Show each line of the entries below in which the word "over" appears.
━━━━
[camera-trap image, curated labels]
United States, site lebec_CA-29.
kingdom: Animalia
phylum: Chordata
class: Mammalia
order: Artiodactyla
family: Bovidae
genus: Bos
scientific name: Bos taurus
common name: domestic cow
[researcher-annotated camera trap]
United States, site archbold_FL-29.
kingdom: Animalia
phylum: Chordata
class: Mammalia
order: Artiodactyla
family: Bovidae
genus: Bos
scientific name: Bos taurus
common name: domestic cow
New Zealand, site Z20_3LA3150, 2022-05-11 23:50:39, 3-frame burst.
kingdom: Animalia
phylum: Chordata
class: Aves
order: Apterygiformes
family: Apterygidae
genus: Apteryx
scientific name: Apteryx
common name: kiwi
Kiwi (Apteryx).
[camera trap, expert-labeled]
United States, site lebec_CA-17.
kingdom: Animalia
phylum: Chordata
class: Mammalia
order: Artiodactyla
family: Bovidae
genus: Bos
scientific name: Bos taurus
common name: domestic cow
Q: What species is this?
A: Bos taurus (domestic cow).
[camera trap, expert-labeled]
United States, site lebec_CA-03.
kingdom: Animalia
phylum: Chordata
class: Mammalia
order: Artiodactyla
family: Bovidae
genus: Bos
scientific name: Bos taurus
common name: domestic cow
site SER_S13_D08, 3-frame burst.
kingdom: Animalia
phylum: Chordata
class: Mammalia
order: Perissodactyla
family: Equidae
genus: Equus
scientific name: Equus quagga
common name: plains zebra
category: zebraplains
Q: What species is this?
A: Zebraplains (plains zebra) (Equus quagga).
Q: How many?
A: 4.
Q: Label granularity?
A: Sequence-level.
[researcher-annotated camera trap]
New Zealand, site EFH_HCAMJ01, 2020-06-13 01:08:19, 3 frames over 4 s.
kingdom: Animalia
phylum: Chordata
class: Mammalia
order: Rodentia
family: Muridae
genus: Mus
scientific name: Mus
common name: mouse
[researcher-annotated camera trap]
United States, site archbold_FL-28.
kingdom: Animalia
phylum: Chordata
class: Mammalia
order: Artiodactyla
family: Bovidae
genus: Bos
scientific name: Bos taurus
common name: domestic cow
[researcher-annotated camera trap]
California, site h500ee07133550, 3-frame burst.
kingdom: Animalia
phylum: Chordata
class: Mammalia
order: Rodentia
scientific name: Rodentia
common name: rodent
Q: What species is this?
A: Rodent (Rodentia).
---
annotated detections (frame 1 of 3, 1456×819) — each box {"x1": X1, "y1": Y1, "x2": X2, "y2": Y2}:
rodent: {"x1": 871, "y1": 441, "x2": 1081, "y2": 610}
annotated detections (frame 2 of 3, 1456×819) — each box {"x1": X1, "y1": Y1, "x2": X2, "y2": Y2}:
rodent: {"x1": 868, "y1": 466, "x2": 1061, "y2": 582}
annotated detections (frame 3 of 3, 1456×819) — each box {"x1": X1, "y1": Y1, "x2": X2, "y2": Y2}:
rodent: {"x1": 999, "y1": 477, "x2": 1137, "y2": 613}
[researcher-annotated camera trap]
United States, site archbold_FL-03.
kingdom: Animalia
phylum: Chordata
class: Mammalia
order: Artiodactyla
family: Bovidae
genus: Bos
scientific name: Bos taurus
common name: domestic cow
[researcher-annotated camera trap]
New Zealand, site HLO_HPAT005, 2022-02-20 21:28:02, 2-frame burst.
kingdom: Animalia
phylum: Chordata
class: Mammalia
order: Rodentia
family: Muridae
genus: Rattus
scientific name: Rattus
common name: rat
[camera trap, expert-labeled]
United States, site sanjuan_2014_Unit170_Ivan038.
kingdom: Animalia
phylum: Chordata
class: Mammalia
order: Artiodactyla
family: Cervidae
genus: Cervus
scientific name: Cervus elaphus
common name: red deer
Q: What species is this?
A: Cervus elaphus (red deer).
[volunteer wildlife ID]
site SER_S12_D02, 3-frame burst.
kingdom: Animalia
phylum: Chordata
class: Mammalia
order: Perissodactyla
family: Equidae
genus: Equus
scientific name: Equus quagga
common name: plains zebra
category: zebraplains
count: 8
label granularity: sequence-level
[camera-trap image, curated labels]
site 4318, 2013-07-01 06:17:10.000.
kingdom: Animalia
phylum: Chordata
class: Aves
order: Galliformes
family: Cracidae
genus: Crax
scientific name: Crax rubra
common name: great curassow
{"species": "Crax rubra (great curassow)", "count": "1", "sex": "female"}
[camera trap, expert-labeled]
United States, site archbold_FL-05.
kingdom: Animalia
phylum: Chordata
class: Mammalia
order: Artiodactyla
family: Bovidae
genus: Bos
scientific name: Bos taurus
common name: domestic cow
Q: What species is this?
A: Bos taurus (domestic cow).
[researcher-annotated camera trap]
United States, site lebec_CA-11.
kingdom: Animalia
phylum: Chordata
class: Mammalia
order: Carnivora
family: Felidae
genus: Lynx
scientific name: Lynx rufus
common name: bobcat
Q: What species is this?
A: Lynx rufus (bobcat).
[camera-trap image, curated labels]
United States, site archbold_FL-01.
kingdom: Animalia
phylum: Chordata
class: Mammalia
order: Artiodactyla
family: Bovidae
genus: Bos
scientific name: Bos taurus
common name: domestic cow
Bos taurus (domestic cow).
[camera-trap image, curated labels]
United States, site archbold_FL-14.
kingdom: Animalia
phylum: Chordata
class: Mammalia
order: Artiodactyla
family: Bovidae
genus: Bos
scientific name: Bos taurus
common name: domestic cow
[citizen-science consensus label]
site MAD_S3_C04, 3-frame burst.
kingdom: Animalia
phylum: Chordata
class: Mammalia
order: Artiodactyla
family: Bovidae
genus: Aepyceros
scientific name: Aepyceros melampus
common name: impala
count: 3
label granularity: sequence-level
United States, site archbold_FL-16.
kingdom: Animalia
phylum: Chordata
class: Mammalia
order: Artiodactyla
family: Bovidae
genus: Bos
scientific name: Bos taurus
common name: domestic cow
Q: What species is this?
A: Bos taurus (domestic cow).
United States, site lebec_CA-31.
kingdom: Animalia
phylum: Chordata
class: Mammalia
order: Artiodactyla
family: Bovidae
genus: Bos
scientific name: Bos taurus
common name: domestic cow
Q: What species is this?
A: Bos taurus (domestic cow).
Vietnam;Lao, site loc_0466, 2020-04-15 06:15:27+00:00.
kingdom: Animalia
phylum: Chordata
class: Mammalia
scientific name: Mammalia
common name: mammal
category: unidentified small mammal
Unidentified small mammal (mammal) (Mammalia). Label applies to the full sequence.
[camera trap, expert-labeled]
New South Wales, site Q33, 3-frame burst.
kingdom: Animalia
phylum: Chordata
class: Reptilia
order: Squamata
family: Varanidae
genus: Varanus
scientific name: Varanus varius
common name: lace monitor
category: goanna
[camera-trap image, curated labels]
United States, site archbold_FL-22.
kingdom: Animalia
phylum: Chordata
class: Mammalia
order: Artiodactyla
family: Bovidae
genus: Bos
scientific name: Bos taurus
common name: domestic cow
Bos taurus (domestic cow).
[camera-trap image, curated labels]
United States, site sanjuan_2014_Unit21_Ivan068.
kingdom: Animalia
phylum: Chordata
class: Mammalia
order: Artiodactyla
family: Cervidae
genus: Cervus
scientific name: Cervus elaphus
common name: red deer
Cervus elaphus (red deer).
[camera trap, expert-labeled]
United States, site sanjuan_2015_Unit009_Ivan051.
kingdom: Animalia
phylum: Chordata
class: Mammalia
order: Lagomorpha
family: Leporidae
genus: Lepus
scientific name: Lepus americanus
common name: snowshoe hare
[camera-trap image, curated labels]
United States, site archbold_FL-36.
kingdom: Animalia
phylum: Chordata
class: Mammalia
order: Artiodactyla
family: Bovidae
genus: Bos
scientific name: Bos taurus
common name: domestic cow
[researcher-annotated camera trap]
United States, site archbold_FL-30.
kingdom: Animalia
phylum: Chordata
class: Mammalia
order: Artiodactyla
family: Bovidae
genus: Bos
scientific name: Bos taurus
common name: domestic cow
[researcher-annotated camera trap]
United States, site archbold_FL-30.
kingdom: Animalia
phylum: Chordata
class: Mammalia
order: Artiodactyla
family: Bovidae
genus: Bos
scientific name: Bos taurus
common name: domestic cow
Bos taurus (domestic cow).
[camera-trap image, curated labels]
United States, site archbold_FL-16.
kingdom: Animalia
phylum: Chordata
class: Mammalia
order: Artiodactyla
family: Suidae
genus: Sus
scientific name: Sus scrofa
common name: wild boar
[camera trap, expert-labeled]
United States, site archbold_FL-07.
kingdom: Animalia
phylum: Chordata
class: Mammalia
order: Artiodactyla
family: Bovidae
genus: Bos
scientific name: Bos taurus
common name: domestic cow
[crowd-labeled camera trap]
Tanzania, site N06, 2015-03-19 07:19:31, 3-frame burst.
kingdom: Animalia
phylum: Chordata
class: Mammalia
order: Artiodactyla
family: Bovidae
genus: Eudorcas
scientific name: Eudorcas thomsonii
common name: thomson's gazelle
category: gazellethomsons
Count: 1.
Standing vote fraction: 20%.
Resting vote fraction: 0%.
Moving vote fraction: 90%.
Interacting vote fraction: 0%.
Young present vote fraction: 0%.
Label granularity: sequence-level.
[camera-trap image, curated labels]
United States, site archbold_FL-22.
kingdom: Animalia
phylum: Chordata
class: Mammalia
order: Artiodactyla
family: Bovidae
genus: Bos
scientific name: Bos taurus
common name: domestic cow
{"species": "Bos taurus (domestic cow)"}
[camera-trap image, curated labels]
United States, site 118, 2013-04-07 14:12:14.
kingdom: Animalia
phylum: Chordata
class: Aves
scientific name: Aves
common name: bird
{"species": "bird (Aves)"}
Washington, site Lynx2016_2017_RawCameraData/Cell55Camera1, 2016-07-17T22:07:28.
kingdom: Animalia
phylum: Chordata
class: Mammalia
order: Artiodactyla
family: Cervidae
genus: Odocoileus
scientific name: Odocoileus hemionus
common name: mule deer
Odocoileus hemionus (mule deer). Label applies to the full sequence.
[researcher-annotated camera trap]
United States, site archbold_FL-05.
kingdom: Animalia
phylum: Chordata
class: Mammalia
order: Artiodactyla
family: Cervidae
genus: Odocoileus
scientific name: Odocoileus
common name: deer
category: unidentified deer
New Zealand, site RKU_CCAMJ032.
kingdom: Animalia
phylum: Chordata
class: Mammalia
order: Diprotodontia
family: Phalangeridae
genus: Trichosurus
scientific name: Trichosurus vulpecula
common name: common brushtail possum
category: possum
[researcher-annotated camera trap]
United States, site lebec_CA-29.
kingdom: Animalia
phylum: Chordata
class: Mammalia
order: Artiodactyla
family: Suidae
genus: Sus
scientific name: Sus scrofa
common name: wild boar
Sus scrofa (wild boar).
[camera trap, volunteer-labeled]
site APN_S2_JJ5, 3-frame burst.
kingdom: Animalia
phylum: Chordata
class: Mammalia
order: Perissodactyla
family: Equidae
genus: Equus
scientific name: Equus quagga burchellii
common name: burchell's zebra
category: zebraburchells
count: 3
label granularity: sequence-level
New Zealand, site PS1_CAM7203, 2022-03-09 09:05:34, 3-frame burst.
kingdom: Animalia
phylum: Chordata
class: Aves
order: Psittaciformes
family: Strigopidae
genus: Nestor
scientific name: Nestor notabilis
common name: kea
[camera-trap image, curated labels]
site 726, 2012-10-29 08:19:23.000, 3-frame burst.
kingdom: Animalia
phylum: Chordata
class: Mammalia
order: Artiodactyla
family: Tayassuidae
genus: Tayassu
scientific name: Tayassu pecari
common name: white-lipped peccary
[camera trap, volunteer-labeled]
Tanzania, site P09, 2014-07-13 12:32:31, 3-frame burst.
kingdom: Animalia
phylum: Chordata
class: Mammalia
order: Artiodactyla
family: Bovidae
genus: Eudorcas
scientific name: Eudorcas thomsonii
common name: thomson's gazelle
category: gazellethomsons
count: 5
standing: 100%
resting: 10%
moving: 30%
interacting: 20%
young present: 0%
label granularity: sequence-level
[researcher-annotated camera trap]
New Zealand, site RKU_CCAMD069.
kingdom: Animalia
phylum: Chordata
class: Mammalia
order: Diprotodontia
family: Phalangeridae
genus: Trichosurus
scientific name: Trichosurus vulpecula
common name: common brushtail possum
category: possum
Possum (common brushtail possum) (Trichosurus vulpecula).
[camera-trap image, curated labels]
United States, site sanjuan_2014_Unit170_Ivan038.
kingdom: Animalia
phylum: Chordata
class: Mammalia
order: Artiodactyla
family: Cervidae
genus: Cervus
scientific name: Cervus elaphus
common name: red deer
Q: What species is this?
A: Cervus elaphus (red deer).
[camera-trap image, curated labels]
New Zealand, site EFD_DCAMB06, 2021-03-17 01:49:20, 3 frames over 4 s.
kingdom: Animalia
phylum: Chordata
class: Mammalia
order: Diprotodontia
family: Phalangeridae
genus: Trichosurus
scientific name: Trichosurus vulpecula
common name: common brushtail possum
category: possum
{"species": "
━━━━
*Solution to this problem*.
New Zealand, site EFH_HCAMJ01, 2020-06-13 01:08:19, 3 frames over 4 s.
New Zealand, site EFD_DCAMB06, 2021-03-17 01:49:20, 3 frames over 4 s.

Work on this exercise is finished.